Когда на другое утро всадники отправились в путь, вид их был крайне оригинален. Сомнительно, чтобы Сиприен пожелал показаться в таком виде на глаза мисс Уоткинс на главной улице Вандергартова прииска. Но тем не менее ему надо было покориться неизбежности. Тут была пустыня, и жирафы едва ли уступали дромадерам, езда на которых составляет обычный способ передвижения в пустынях: езда на жирафах была почти так же тряска, как езда на «кораблях пустыни», так что всадники почувствовали легкие приступы морской болезни.

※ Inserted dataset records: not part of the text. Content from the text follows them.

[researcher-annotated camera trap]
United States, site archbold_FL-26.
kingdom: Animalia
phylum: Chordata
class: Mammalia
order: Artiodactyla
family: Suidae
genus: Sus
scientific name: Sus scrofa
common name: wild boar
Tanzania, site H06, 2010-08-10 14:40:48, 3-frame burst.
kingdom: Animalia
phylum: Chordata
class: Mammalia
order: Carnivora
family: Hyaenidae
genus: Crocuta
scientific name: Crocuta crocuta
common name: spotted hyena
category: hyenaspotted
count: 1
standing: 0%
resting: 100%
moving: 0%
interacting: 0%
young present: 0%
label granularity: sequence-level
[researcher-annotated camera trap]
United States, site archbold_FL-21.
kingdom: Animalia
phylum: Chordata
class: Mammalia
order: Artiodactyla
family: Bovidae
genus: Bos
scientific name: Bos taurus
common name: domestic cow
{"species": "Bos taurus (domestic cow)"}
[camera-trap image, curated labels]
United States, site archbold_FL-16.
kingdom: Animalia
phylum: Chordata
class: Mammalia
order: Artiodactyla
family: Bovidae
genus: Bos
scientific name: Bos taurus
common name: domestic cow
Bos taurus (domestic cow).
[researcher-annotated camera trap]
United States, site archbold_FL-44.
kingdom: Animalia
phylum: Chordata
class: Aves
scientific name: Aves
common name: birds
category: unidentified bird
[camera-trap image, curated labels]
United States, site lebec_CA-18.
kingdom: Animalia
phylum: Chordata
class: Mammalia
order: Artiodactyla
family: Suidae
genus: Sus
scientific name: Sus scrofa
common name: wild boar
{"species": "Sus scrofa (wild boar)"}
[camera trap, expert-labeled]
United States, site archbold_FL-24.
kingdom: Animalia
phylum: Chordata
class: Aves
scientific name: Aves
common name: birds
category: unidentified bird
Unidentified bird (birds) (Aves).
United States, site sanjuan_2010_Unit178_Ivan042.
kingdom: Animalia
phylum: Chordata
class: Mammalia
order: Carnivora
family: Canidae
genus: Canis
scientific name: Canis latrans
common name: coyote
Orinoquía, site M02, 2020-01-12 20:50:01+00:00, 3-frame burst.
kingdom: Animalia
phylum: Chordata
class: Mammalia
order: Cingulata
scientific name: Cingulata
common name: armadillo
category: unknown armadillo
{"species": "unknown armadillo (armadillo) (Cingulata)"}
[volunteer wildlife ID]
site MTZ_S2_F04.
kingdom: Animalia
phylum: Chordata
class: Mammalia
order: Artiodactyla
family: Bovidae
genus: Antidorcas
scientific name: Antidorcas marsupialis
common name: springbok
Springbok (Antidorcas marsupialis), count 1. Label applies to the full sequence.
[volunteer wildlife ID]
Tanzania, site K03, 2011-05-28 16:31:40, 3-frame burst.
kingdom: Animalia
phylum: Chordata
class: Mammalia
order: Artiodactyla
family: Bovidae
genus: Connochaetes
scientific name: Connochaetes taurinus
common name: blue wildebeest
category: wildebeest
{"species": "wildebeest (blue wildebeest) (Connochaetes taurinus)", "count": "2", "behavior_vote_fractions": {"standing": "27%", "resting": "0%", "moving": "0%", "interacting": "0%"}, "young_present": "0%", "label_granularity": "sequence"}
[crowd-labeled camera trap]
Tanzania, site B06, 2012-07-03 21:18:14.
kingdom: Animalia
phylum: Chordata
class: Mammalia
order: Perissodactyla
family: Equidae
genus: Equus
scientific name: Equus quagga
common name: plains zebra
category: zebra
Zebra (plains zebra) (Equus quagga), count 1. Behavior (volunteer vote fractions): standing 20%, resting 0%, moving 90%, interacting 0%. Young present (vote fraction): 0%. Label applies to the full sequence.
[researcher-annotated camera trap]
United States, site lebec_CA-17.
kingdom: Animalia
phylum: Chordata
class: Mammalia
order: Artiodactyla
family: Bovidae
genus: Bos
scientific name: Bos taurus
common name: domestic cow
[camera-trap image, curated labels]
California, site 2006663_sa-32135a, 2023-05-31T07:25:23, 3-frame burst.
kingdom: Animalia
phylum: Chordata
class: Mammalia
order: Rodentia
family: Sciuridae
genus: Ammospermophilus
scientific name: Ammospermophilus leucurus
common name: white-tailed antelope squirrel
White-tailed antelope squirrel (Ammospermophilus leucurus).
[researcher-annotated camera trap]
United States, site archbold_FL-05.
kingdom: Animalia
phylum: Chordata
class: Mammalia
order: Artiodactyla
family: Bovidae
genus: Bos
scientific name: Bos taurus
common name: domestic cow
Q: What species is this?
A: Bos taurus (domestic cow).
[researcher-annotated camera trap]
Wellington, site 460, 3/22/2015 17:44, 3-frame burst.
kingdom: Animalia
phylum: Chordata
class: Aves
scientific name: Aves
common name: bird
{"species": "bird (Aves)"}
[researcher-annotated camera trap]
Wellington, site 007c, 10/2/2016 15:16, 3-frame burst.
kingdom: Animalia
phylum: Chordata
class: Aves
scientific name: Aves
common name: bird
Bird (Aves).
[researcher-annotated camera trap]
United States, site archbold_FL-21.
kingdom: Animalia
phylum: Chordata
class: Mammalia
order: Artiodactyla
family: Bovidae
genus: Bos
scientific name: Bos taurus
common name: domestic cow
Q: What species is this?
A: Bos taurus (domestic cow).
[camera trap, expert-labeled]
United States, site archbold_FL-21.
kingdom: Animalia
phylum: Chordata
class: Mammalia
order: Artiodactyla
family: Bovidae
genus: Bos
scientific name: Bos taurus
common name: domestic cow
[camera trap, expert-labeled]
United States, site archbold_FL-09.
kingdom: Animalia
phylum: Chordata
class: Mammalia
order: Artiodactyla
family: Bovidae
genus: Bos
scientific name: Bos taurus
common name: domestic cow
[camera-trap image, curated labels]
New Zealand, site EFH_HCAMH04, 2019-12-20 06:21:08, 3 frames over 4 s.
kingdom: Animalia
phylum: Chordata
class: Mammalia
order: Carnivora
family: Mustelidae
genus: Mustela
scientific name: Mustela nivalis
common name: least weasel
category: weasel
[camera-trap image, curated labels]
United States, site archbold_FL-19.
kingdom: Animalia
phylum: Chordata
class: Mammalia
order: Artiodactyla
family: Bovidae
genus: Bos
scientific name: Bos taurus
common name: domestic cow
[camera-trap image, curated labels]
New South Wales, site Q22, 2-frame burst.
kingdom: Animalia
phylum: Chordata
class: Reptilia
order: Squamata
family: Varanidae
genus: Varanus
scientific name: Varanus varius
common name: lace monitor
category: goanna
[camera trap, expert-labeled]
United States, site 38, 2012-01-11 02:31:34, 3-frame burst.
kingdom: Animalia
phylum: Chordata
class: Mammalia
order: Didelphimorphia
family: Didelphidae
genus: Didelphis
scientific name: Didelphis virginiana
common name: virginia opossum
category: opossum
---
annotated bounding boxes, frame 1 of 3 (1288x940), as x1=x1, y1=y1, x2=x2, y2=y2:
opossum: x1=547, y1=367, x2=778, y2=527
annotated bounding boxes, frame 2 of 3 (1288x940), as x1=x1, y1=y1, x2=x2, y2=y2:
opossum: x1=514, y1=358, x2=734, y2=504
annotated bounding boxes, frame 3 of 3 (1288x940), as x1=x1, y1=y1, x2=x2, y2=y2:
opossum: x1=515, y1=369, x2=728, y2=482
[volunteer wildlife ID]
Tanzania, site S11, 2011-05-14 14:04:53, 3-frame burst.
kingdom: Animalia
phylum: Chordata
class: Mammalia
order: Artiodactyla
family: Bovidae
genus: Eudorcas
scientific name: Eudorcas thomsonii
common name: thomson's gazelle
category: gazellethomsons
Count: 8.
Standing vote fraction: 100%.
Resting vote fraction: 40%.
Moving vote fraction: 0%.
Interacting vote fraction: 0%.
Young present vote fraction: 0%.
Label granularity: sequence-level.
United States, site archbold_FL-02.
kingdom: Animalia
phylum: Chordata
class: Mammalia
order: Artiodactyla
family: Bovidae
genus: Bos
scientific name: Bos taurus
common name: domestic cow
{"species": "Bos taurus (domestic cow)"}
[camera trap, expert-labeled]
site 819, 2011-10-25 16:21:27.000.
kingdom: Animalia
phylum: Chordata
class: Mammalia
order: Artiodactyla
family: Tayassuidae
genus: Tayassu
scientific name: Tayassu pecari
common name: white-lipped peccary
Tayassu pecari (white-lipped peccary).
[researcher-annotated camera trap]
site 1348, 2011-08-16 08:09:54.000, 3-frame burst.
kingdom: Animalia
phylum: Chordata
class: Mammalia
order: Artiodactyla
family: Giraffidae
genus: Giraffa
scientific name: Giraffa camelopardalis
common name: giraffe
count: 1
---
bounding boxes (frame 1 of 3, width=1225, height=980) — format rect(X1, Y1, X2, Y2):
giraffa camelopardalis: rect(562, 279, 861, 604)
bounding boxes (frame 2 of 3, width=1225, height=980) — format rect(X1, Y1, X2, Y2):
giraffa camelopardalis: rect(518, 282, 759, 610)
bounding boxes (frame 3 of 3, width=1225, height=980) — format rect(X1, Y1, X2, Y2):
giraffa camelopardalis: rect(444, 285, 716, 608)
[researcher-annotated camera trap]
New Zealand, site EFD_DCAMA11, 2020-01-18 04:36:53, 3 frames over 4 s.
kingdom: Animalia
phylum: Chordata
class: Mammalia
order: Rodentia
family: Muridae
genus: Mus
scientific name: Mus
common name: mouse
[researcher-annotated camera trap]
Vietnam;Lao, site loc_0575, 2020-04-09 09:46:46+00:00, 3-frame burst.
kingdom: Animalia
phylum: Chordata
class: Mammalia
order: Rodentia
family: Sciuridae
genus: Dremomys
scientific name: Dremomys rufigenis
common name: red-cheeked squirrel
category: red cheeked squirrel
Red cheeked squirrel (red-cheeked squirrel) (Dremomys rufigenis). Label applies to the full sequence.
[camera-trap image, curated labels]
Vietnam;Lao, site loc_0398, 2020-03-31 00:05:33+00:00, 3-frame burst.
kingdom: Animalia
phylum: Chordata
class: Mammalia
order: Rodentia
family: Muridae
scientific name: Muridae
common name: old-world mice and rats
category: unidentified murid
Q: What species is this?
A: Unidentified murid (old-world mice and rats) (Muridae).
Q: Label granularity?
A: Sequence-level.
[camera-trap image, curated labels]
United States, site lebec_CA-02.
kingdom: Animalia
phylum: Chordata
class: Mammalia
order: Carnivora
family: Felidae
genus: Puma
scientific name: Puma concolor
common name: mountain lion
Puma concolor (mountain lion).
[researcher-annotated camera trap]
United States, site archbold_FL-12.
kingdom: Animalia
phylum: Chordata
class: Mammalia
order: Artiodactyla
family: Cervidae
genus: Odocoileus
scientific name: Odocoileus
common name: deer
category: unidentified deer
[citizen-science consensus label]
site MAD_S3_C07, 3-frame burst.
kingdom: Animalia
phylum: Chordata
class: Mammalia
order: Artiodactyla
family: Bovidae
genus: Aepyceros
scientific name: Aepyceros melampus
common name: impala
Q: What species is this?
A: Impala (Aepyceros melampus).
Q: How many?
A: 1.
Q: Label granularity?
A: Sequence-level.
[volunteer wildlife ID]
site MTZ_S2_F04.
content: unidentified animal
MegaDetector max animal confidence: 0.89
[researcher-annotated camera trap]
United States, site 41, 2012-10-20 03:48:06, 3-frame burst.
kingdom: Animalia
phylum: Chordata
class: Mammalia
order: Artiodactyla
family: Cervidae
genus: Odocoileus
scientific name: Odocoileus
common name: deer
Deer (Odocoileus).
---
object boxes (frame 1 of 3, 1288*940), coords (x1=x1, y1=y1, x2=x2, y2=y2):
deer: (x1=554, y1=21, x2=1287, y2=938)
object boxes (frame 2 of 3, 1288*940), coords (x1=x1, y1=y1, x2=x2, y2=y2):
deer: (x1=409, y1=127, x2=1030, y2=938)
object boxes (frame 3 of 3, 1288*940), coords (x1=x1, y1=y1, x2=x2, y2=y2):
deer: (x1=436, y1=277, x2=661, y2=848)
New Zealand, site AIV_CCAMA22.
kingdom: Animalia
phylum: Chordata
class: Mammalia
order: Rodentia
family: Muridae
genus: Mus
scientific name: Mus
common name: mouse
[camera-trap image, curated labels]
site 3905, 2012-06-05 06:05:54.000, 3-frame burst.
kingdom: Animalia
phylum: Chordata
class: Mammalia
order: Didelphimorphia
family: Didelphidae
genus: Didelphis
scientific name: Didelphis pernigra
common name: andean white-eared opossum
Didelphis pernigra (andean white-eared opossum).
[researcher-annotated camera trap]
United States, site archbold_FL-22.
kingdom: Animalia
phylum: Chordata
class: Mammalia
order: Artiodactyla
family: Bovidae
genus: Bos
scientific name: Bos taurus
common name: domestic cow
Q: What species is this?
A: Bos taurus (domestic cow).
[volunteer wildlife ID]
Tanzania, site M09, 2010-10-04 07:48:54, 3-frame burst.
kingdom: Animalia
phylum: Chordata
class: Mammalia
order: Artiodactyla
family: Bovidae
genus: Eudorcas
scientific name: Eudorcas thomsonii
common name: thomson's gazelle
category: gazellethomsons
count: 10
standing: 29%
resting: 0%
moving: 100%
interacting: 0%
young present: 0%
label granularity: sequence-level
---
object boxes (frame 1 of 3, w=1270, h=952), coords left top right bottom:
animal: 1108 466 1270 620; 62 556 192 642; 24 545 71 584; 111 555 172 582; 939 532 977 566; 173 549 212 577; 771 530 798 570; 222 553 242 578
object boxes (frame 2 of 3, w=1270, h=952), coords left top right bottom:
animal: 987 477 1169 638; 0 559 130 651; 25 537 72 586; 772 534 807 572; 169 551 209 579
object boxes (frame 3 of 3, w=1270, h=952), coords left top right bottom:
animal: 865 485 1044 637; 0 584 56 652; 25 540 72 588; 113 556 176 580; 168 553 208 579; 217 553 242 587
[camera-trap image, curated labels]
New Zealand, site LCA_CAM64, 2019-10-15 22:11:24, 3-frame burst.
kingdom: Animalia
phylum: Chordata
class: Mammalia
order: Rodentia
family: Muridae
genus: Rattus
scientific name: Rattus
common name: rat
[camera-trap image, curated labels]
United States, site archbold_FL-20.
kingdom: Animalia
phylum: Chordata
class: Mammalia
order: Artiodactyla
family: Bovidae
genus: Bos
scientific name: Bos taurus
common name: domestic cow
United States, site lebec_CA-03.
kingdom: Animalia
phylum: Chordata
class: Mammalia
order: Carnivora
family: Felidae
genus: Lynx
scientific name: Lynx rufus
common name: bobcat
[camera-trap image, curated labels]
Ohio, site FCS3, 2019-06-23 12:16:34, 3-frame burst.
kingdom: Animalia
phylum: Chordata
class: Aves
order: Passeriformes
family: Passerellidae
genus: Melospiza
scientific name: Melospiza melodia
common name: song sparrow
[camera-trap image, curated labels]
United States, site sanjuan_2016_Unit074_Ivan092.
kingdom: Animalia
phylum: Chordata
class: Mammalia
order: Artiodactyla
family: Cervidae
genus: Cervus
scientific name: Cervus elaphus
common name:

Но часа через два или три Сиприен и китаец привыкли к этой езде, кроме того, жирафы бежали быстро и были очень кротки. Все, таким образом, шло хорошо.

Теперь оставалось лишь нагнать потерянное время, так как Матакит уже успел уехать, вероятно, за эти четыре дня очень далеко. Но как бы то ни было Сиприен решил ничем не пренебрегать, чтобы достигнуть намеченной им цели.

Через три дня всадники выехали на равнину, к берету извилистой речки, бывшей, вероятно, одним из притоков Замбези. Жирафы, усталые и укрощенные продолжительной диетой, которой предусмотрительно подверг их китаец, уже позволяли легко управлять собой, так что Сиприен мог бросить повод и направлять жирафа шенкелями.